New Postmates Algorithm Saves You Money on Delivery

Postmates launched a new product on its app this week called “Postmates Party,” a group ordering functionality that offers users free delivery in exchange for pooling their nearby food orders.

A new algorithm groups nearby orders from the same restaurant and assigns them to be collected by one courier, increasing efficiency in dense urban populations where customers are already placing orders to the same restaurants at similar times. Users are given a five minute window to place orders with the restaurants listed on Postmates Party.

The functionality is available to Postmates customers in the following cities to start: Los Angeles, New York City, San Francisco, Miami, Chicago, Seattle, Las Vegas, Long Beach, Phoenix, San Diego and Orange County, and Philadelphia.

“It’s really driven by the vision of creating a logistics infrastructure for goods to move about a city at nearly zero cost to the consumer, which has been our mission from the very start,” Postmates chief operating officer Vivek Patel said in an interview on Wednesday. Patel said the team had been working on this particular development for a very long time, noting that it was a part of Postmates’ core user strategy from the start.

Restaurants listed on Postmates’ marketplace can expect to see “added order volume” as customers use the feature, Patel said. Postmates declined to comment further on whether this development would affect commission fee structures for restaurateurs.

What’s Best for the Customer

Uber Eats launched a functionality in some markets last October that offers users free delivery from a select group of restaurants with a five-minute window of time to place an order, similar to how Uber Pool works. Ritual, a smaller, Toronto-based food delivery service that caters to office lunch crowds, has been offering a “Piggyback” feature since it launched that groups singular orders together in a similar fashion.

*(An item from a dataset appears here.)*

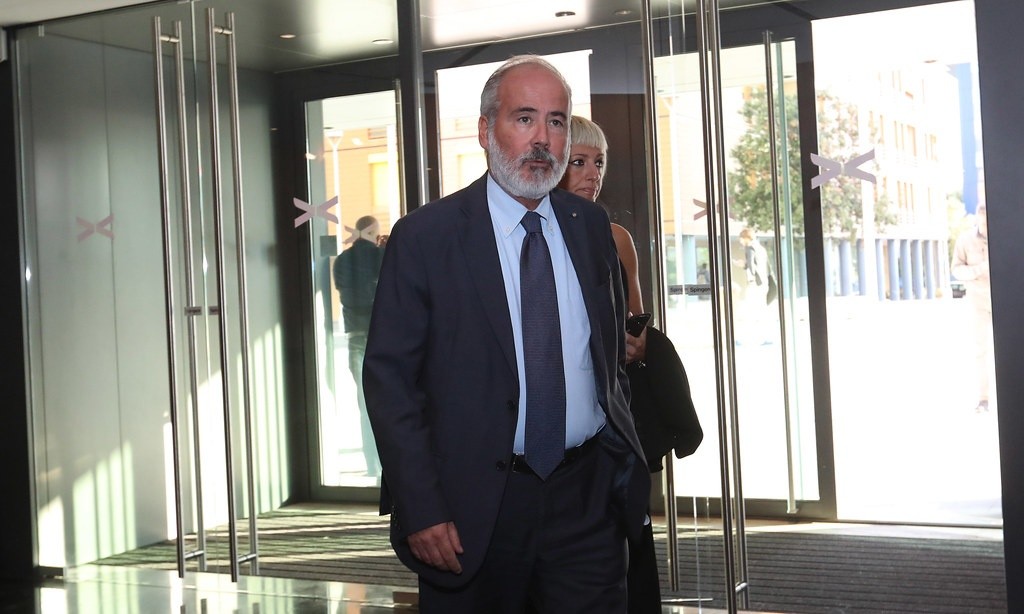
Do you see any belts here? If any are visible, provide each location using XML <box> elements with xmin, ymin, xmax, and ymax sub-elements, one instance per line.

“We’re thinking about what is best for the customer,” Patel said. “It’s part of the broader mission of how can you move goods throughout a city at different speeds and different costs so you can serve customers with any need or for whatever mood they are in at that time.”

Postmates currently operates in nearly 3,000 cities in the U.S., reaching 70 percent of the country’s population. The company confidentially filed for an initial public offering in February.